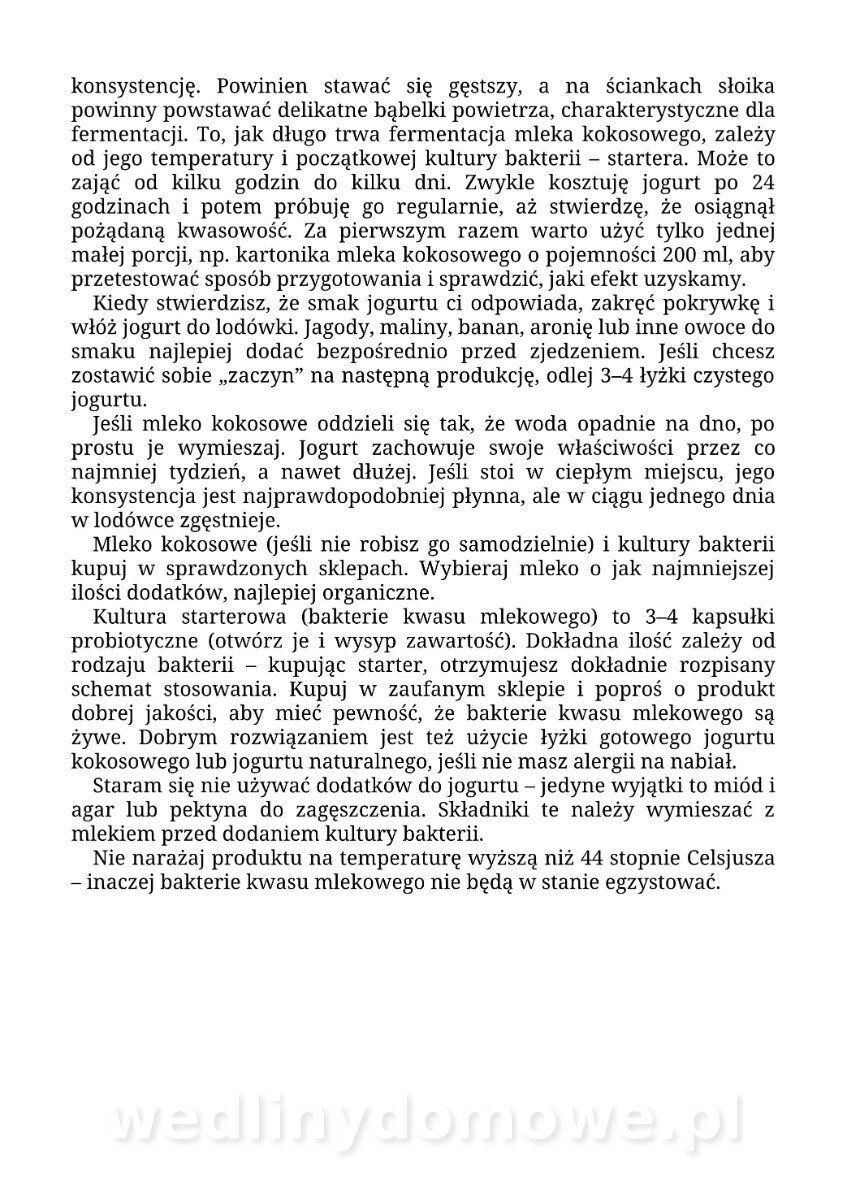 konsystencję. Powinien stawać się gęstszy, a na ściankach słoika powinny powstawać delikatne bąbelki powietrza, charakterystyczne dla fermentacji. To, jak długo trwa fermentacja mleka kokosowego, zależy od jego temperatury i początkowej kultury bakterii – startera. Może to zająć od kilku godzin do kilku dni. Zwykle kosztuję jogurt po 24 godzinach i potem próbuję go regularnie, aż stwierdzę, że osiągnął pożądaną kwasowość. Za pierwszym razem warto użyć tylko jednej małej porcji, np. kartonika mleka kokosowego o pojemności 200 ml, aby przetestować sposób przygotowania i sprawdzić, jaki efekt uzyskamy.

Kiedy stwierdzisz, że smak jogurtu ci odpowiada, zakręć pokrywkę i włóż jogurt do lodówki. Jagody, maliny, banan, aronię lub inne owoce do smaku najlepiej dodać bezpośrednio przed zjedzeniem. Jeśli chcesz zostawić sobie „zaczyn" na następną produkcję, odlej 3–4 łyżki czystego jogurtu.

Jeśli mleko kokosowe oddzieli się tak, że woda opadnie na dno, po prostu je wymieszaj. Jogurt zachowuje swoje właściwości przez co najmniej tydzień, a nawet dłużej. Jeśli stoi w ciepłym miejscu, jego konsystencja jest najprawdopodobniej płynna, ale w ciągu jednego dnia w lodówce zgęstnieje.

Mleko kokosowe (jeśli nie robisz go samodzielnie) i kultury bakterii kupuj w sprawdzonych sklepach. Wybieraj mleko o jak najmniejszej ilości dodatków, najlepiej organiczne.

Kultura starterowa (bakterie kwasu mlekowego) to 3–4 kapsułki probiotyczne (otwórz je i wysyp zawartość). Dokładna ilość zależy od rodzaju bakterii – kupując starter, otrzymujesz dokładnie rozpisany schemat stosowania. Kupuj w zaufanym sklepie i poproś o produkt dobrej jakości, aby mieć pewność, że bakterie kwasu mlekowego są żywe. Dobrym rozwiązaniem jest też użycie łyżki gotowego jogurtu kokosowego lub jogurtu naturalnego, jeśli nie masz alergii na nabiał.

Staram się nie używać dodatków do jogurtu – jedyne wyjątki to miód i agar lub pektyna do zagęszczenia. Składniki te należy wymieszać z mlekiem przed dodaniem kultury bakterii.

Nie narażaj produktu na temperaturę wyższą niż 44 stopnie Celsjusza – inaczej bakterie kwasu mlekowego nie będą w stanie egzystować.

wedlinydomowe.pl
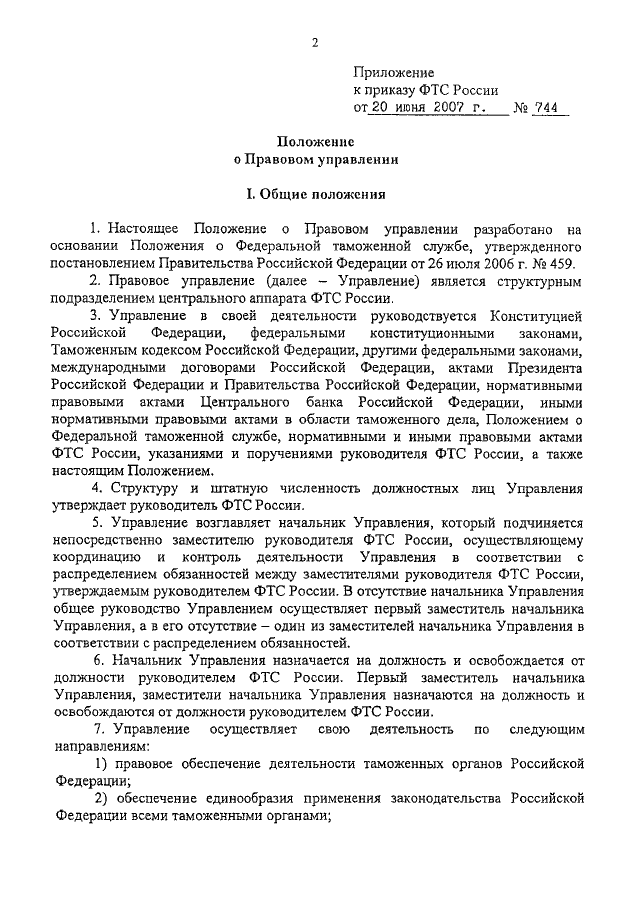 2

Приложение
к приказу ФТС России
от 20 июня 2007 г. № 744

Положение
о Правовом управлении

I. Общие положения

1. Настоящее Положение о Правовом управлении разработано на основании Положения о Федеральной таможенной службе, утвержденного постановлением Правительства Российской Федерации от 26 июля 2006 г. № 459.

2. Правовое управление (далее – Управление) является структурным подразделением центрального аппарата ФТС России.

3. Управление в своей деятельности руководствуется Конституцией Российской Федерации, федеральными конституционными законами, Таможенным кодексом Российской Федерации, другими федеральными законами, международными договорами Российской Федерации, актами Президента Российской Федерации и Правительства Российской Федерации, нормативными правовыми актами Центрального банка Российской Федерации, иными нормативными правовыми актами в области таможенного дела, Положением о Федеральной таможенной службе, нормативными и иными правовыми актами ФТС России, указаниями и поручениями руководителя ФТС России, а также настоящим Положением.

4. Структуру и штатную численность должностных лиц Управления утверждает руководитель ФТС России.

5. Управление возглавляет начальник Управления, который подчиняется непосредственно заместителю руководителя ФТС России, осуществляющему координацию и контроль деятельности Управления в соответствии с распределением обязанностей между заместителями руководителя ФТС России, утверждаемым руководителем ФТС России. В отсутствие начальника Управления общее руководство Управлением осуществляет первый заместитель начальника Управления, а в его отсутствие – один из заместителей начальника Управления в соответствии с распределением обязанностей.

6. Начальник Управления назначается на должность и освобождается от должности руководителем ФТС России. Первый заместитель начальника Управления, заместители начальника Управления назначаются на должность и освобождаются от должности руководителем ФТС России.

7. Управление осуществляет свою деятельность по следующим направлениям:

1) правовое обеспечение деятельности таможенных органов Российской Федерации;

2) обеспечение единообразия применения законодательства Российской Федерации всеми таможенными органами;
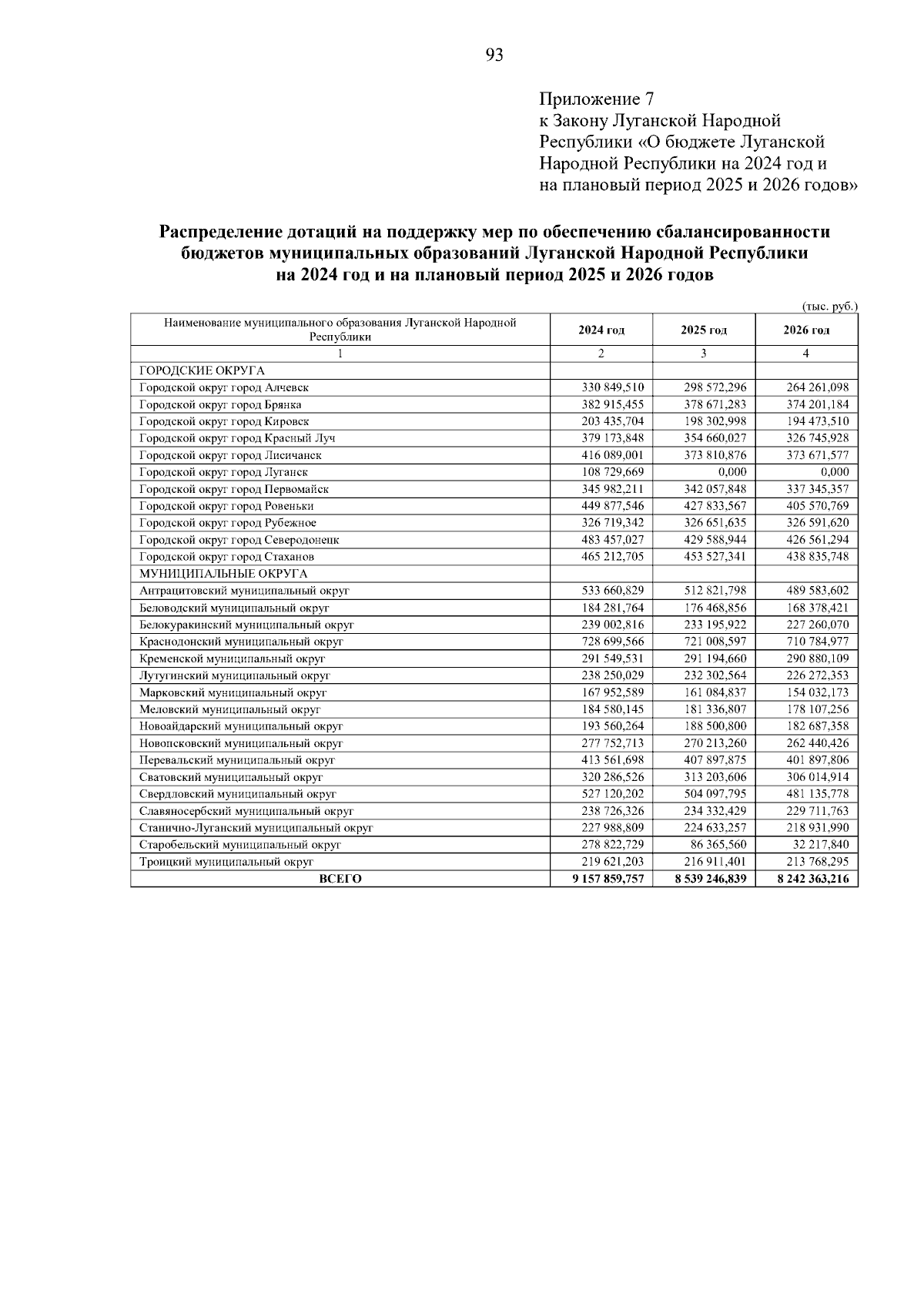 93

Приложение 7
к Закону Луганской Народной Республики «О бюджете Луганской Народной Республики на 2024 год и на плановый период 2025 и 2026 годов»

Распределение дотаций на поддержку мер по обеспечению сбалансированности бюджетов муниципальных образований Луганской Народной Республики на 2024 год и на плановый период 2025 и 2026 годов

(тыс. руб.)

| Наименование муниципального образования Луганской Народной Республики | 2024 год | 2025 год | 2026 год |
|---|---|---|---|
| 1 | 2 | 3 | 4 |
| ГОРОДСКИЕ ОКРУГА | | | |
| Городской округ город Алчевск | 330 849,510 | 298 572,296 | 264 261,098 |
| Городской округ город Брянка | 382 915,455 | 378 671,283 | 374 201,184 |
| Городской округ город Кировск | 203 435,704 | 198 302,998 | 194 473,510 |
| Городской округ город Красный Луч | 379 173,848 | 354 660,027 | 326 745,928 |
| Городской округ город Лисичанск | 416 089,001 | 373 810,876 | 373 671,577 |
| Городской округ город Луганск | 108 729,669 | 0,000 | 0,000 |
| Городской округ город Первомайск | 345 982,211 | 342 057,848 | 337 345,357 |
| Городской округ город Ровеньки | 449 877,546 | 427 833,567 | 405 570,769 |
| Городской округ город Рубежное | 326 719,342 | 326 651,635 | 326 591,620 |
| Городской округ город Северодонецк | 483 457,027 | 429 588,944 | 426 561,294 |
| Городской округ город Стаханов | 465 212,705 | 453 527,341 | 438 835,748 |
| МУНИЦИПАЛЬНЫЕ ОКРУГА | | | |
| Антрацитовский муниципальный округ | 533 660,829 | 512 821,798 | 489 583,602 |
| Беловодский муниципальный округ | 184 281,764 | 176 468,856 | 168 378,421 |
| Белокуракинский муниципальный округ | 239 002,816 | 233 195,922 | 227 260,070 |
| Краснодонский муниципальный округ | 728 699,566 | 721 008,597 | 710 784,977 |
| Кременской муниципальный округ | 291 549,531 | 291 194,660 | 290 880,109 |
| Лутугинский муниципальный округ | 238 250,029 | 232 302,564 | 226 272,353 |
| Марковский муниципальный округ | 167 952,589 | 161 084,837 | 154 032,173 |
| Меловский муниципальный округ | 184 580,145 | 181 336,807 | 178 107,256 |
| Новоайдарский муниципальный округ | 193 560,264 | 188 500,800 | 182 687,358 |
| Новопсковский муниципальный округ | 277 752,713 | 270 213,260 | 262 440,426 |
| Перевальский муниципальный округ | 413 561,698 | 407 897,875 | 401 897,806 |
| Сватовский муниципальный округ | 320 286,526 | 313 203,606 | 306 014,914 |
| Свердловский муниципальный округ | 527 120,202 | 504 097,795 | 481 135,778 |
| Славяносербский муниципальный округ | 238 726,326 | 234 332,429 | 229 711,763 |
| Станично-Луганский муниципальный округ | 227 988,809 | 224 633,257 | 218 931,990 |
| Старобельский муниципальный округ | 278 822,729 | 86 365,560 | 32 217,840 |
| Троицкий муниципальный округ | 219 621,203 | 216 911,401 | 213 768,295 |
| ВСЕГО | 9 157 859,757 | 8 539 246,839 | 8 242 363,216 |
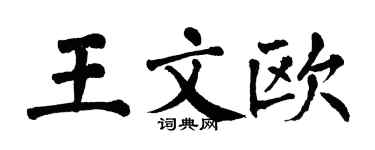 王文欧

词典网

________________________________________

_Task instructions_
All of the records above are to be written out exactly, minus their images.

_Output of the exercise_
 konsystencję. Powinien stawać się gęstszy, a na ściankach słoika powinny powstawać delikatne bąbelki powietrza, charakterystyczne dla fermentacji. To, jak długo trwa fermentacja mleka kokosowego, zależy od jego temperatury i początkowej kultury bakterii – startera. Może to zająć od kilku godzin do kilku dni. Zwykle kosztuję jogurt po 24 godzinach i potem próbuję go regularnie, aż stwierdzę, że osiągnął pożądaną kwasowość. Za pierwszym razem warto użyć tylko jednej małej porcji, np. kartonika mleka kokosowego o pojemności 200 ml, aby przetestować sposób przygotowania i sprawdzić, jaki efekt uzyskamy.

Kiedy stwierdzisz, że smak jogurtu ci odpowiada, zakręć pokrywkę i włóż jogurt do lodówki. Jagody, maliny, banan, aronię lub inne owoce do smaku najlepiej dodać bezpośrednio przed zjedzeniem. Jeśli chcesz zostawić sobie „zaczyn" na następną produkcję, odlej 3–4 łyżki czystego jogurtu.

Jeśli mleko kokosowe oddzieli się tak, że woda opadnie na dno, po prostu je wymieszaj. Jogurt zachowuje swoje właściwości przez co najmniej tydzień, a nawet dłużej. Jeśli stoi w ciepłym miejscu, jego konsystencja jest najprawdopodobniej płynna, ale w ciągu jednego dnia w lodówce zgęstnieje.

Mleko kokosowe (jeśli nie robisz go samodzielnie) i kultury bakterii kupuj w sprawdzonych sklepach. Wybieraj mleko o jak najmniejszej ilości dodatków, najlepiej organiczne.

Kultura starterowa (bakterie kwasu mlekowego) to 3–4 kapsułki probiotyczne (otwórz je i wysyp zawartość). Dokładna ilość zależy od rodzaju bakterii – kupując starter, otrzymujesz dokładnie rozpisany schemat stosowania. Kupuj w zaufanym sklepie i poproś o produkt dobrej jakości, aby mieć pewność, że bakterie kwasu mlekowego są żywe. Dobrym rozwiązaniem jest też użycie łyżki gotowego jogurtu kokosowego lub jogurtu naturalnego, jeśli nie masz alergii na nabiał.

Staram się nie używać dodatków do jogurtu – jedyne wyjątki to miód i agar lub pektyna do zagęszczenia. Składniki te należy wymieszać z mlekiem przed dodaniem kultury bakterii.

Nie narażaj produktu na temperaturę wyższą niż 44 stopnie Celsjusza – inaczej bakterie kwasu mlekowego nie będą w stanie egzystować.

wedlinydomowe.pl
 2

Приложение
к приказу ФТС России
от 20 июня 2007 г. № 744

Положение
о Правовом управлении

I. Общие положения

1. Настоящее Положение о Правовом управлении разработано на основании Положения о Федеральной таможенной службе, утвержденного постановлением Правительства Российской Федерации от 26 июля 2006 г. № 459.

2. Правовое управление (далее – Управление) является структурным подразделением центрального аппарата ФТС России.

3. Управление в своей деятельности руководствуется Конституцией Российской Федерации, федеральными конституционными законами, Таможенным кодексом Российской Федерации, другими федеральными законами, международными договорами Российской Федерации, актами Президента Российской Федерации и Правительства Российской Федерации, нормативными правовыми актами Центрального банка Российской Федерации, иными нормативными правовыми актами в области таможенного дела, Положением о Федеральной таможенной службе, нормативными и иными правовыми актами ФТС России, указаниями и поручениями руководителя ФТС России, а также настоящим Положением.

4. Структуру и штатную численность должностных лиц Управления утверждает руководитель ФТС России.

5. Управление возглавляет начальник Управления, который подчиняется непосредственно заместителю руководителя ФТС России, осуществляющему координацию и контроль деятельности Управления в соответствии с распределением обязанностей между заместителями руководителя ФТС России, утверждаемым руководителем ФТС России. В отсутствие начальника Управления общее руководство Управлением осуществляет первый заместитель начальника Управления, а в его отсутствие – один из заместителей начальника Управления в соответствии с распределением обязанностей.

6. Начальник Управления назначается на должность и освобождается от должности руководителем ФТС России. Первый заместитель начальника Управления, заместители начальника Управления назначаются на должность и освобождаются от должности руководителем ФТС России.

7. Управление осуществляет свою деятельность по следующим направлениям:

1) правовое обеспечение деятельности таможенных органов Российской Федерации;

2) обеспечение единообразия применения законодательства Российской Федерации всеми таможенными органами;
 93

Приложение 7
к Закону Луганской Народной Республики «О бюджете Луганской Народной Республики на 2024 год и на плановый период 2025 и 2026 годов»

Распределение дотаций на поддержку мер по обеспечению сбалансированности бюджетов муниципальных образований Луганской Народной Республики на 2024 год и на плановый период 2025 и 2026 годов

(тыс. руб.)

| Наименование муниципального образования Луганской Народной Республики | 2024 год | 2025 год | 2026 год |
|---|---|---|---|
| 1 | 2 | 3 | 4 |
| ГОРОДСКИЕ ОКРУГА | | | |
| Городской округ город Алчевск | 330 849,510 | 298 572,296 | 264 261,098 |
| Городской округ город Брянка | 382 915,455 | 378 671,283 | 374 201,184 |
| Городской округ город Кировск | 203 435,704 | 198 302,998 | 194 473,510 |
| Городской округ город Красный Луч | 379 173,848 | 354 660,027 | 326 745,928 |
| Городской округ город Лисичанск | 416 089,001 | 373 810,876 | 373 671,577 |
| Городской округ город Луганск | 108 729,669 | 0,000 | 0,000 |
| Городской округ город Первомайск | 345 982,211 | 342 057,848 | 337 345,357 |
| Городской округ город Ровеньки | 449 877,546 | 427 833,567 | 405 570,769 |
| Городской округ город Рубежное | 326 719,342 | 326 651,635 | 326 591,620 |
| Городской округ город Северодонецк | 483 457,027 | 429 588,944 | 426 561,294 |
| Городской округ город Стаханов | 465 212,705 | 453 527,341 | 438 835,748 |
| МУНИЦИПАЛЬНЫЕ ОКРУГА | | | |
| Антрацитовский муниципальный округ | 533 660,829 | 512 821,798 | 489 583,602 |
| Беловодский муниципальный округ | 184 281,764 | 176 468,856 | 168 378,421 |
| Белокуракинский муниципальный округ | 239 002,816 | 233 195,922 | 227 260,070 |
| Краснодонский муниципальный округ | 728 699,566 | 721 008,597 | 710 784,977 |
| Кременской муниципальный округ | 291 549,531 | 291 194,660 | 290 880,109 |
| Лутугинский муниципальный округ | 238 250,029 | 232 302,564 | 226 272,353 |
| Марковский муниципальный округ | 167 952,589 | 161 084,837 | 154 032,173 |
| Меловский муниципальный округ | 184 580,145 | 181 336,807 | 178 107,256 |
| Новоайдарский муниципальный округ | 193 560,264 | 188 500,800 | 182 687,358 |
| Новопсковский муниципальный округ | 277 752,713 | 270 213,260 | 262 440,426 |
| Перевальский муниципальный округ | 413 561,698 | 407 897,875 | 401 897,806 |
| Сватовский муниципальный округ | 320 286,526 | 313 203,606 | 306 014,914 |
| Свердловский муниципальный округ | 527 120,202 | 504 097,795 | 481 135,778 |
| Славяносербский муниципальный округ | 238 726,326 | 234 332,429 | 229 711,763 |
| Станично-Луганский муниципальный округ | 227 988,809 | 224 633,257 | 218 931,990 |
| Старобельский муниципальный округ | 278 822,729 | 86 365,560 | 32 217,840 |
| Троицкий муниципальный округ | 219 621,203 | 216 911,401 | 213 768,295 |
| ВСЕГО | 9 157 859,757 | 8 539 246,839 | 8 242 363,216 |
 王文欧

词典网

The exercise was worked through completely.